→ **SET PROBLEM**: Return, word for word, the part of the passage on TTH's independence from external programs starting with "6  Features dependent on" and going on through "file .aux exists.".

→ **SOURCE PASSAGE**:
6  Features dependent on external programs.

6.1  Independence of [La]TEX installation and the -L switch.

A major difference between TTH and LaTeX2HTML is that TTH does not call the LATEX or tex programs at all by default, and is not specifically dependent upon these, or indeed any other (e.g. PERL), programs being installed on the translating system. Its portability is therefore virtually universal.
Forward references in LATEX are handled by multiple passes that write auxiliary files. TTH does only a single pass through the source. If you want TTH to use LATEX constructs (e.g. tableofcontents, bibliographic commands, etc.) that depend on auxiliary files, then you do need to run LATEX on the code so that these files are generated. Alternatively, the TTH switch -a causes TTH automatically to attempt to run latex on the file, if no auxiliary file .aux exists.
When run specifying a filename on the command line as a non-switch argument, TTH constructs the name of the expected auxiliary LATEX files in the usual way and looks for them in the same directory as the file. If you are using TTH as a filter, you must tell TTH, using the switch -Lfilename, the base file name of these auxiliary files (which is the name of the original file omitting the extension). If TTH cannot find the relevant auxiliary file because you didn't run LATEX and generate the files or didn't include the switch, then it will omit the construct and warn you. Forward references via ref will not work if the .aux file is unavailable, but backward references will. The -L switch with no filename may be used to tell TTH that the document being translated is to be interpreted as a LATEX file even though it lacks the usual LATEXheader commands. This may be useful for translating single equations that (unwisely) use the \frac command.

→ **DATASET RECORDS**:
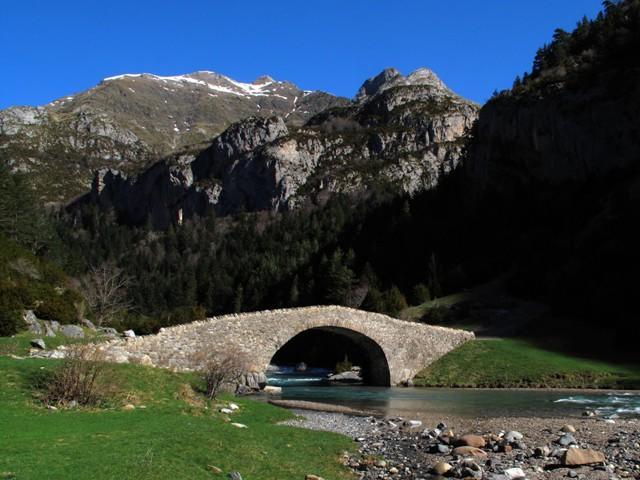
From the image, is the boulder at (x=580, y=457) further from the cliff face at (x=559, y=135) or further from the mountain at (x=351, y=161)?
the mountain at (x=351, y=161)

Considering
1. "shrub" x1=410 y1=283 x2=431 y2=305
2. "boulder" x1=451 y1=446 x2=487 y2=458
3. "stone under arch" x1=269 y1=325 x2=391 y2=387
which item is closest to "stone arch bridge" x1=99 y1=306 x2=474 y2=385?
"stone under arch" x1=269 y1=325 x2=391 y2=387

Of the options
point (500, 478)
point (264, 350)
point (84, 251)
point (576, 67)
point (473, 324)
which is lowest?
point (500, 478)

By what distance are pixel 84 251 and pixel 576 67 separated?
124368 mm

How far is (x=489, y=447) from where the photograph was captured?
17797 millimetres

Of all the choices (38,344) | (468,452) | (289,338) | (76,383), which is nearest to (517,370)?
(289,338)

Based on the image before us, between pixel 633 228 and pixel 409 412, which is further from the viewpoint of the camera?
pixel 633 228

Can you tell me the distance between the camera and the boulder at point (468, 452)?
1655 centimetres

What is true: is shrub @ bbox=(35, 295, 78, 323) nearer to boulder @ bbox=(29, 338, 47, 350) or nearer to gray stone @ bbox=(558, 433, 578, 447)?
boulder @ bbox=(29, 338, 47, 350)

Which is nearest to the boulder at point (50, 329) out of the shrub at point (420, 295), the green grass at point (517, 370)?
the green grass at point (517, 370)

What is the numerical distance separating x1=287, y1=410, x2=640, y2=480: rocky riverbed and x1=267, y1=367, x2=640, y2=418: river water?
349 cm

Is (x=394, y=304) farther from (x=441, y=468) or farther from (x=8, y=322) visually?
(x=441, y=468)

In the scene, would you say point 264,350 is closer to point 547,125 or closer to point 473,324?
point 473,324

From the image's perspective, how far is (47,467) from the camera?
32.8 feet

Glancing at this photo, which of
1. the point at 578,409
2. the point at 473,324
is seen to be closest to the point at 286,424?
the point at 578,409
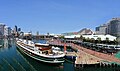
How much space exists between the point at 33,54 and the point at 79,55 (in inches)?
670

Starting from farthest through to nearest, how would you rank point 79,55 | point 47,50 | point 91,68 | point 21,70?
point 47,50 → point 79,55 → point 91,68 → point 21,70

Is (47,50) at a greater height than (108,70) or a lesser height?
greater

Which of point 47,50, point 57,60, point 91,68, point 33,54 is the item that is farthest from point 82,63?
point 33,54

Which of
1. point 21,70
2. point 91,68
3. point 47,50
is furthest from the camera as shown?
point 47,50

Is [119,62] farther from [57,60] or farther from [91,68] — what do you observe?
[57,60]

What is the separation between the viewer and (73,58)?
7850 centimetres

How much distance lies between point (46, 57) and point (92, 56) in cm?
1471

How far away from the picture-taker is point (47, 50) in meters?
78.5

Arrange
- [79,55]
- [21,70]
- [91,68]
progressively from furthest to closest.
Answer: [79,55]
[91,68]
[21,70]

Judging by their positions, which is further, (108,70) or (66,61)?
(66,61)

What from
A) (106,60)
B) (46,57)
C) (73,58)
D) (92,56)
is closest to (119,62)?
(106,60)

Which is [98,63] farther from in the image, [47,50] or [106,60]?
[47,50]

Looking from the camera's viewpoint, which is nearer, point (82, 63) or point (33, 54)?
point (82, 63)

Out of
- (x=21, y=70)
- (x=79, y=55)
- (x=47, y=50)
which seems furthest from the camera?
...
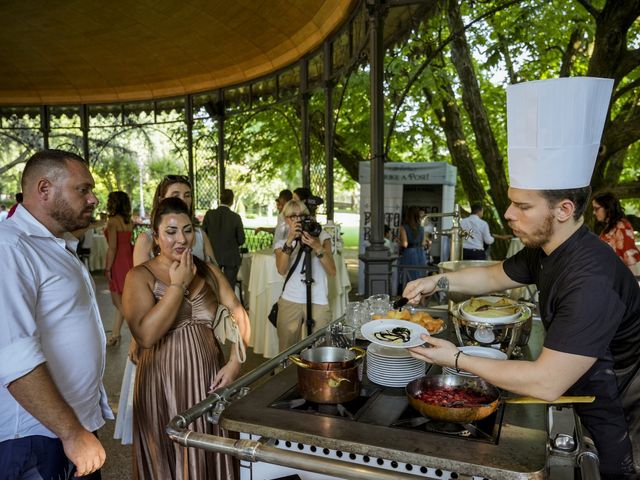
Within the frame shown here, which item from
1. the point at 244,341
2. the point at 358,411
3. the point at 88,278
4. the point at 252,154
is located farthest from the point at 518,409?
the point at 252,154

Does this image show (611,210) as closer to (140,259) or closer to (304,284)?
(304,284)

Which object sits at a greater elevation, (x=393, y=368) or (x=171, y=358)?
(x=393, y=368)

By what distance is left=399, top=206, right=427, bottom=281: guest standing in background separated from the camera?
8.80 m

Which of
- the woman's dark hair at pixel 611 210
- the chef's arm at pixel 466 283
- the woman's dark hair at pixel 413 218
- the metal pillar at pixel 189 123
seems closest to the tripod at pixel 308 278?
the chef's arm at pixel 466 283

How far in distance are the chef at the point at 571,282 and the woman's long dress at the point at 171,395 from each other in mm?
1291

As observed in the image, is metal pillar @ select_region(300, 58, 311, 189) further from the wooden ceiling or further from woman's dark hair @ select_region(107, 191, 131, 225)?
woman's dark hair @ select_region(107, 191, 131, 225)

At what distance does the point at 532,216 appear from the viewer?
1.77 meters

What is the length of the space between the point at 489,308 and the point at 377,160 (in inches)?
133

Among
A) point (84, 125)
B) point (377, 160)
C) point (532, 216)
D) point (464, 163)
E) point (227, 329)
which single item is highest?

→ **THE ANSWER**:
6  Features dependent on external programs.

6.1  Independence of [La]TEX installation and the -L switch.

A major difference between TTH and LaTeX2HTML is that TTH does not call the LATEX or tex programs at all by default, and is not specifically dependent upon these, or indeed any other (e.g. PERL), programs being installed on the translating system. Its portability is therefore virtually universal.
Forward references in LATEX are handled by multiple passes that write auxiliary files. TTH does only a single pass through the source. If you want TTH to use LATEX constructs (e.g. tableofcontents, bibliographic commands, etc.) that depend on auxiliary files, then you do need to run LATEX on the code so that these files are generated. Alternatively, the TTH switch -a causes TTH automatically to attempt to run latex on the file, if no auxiliary file .aux exists.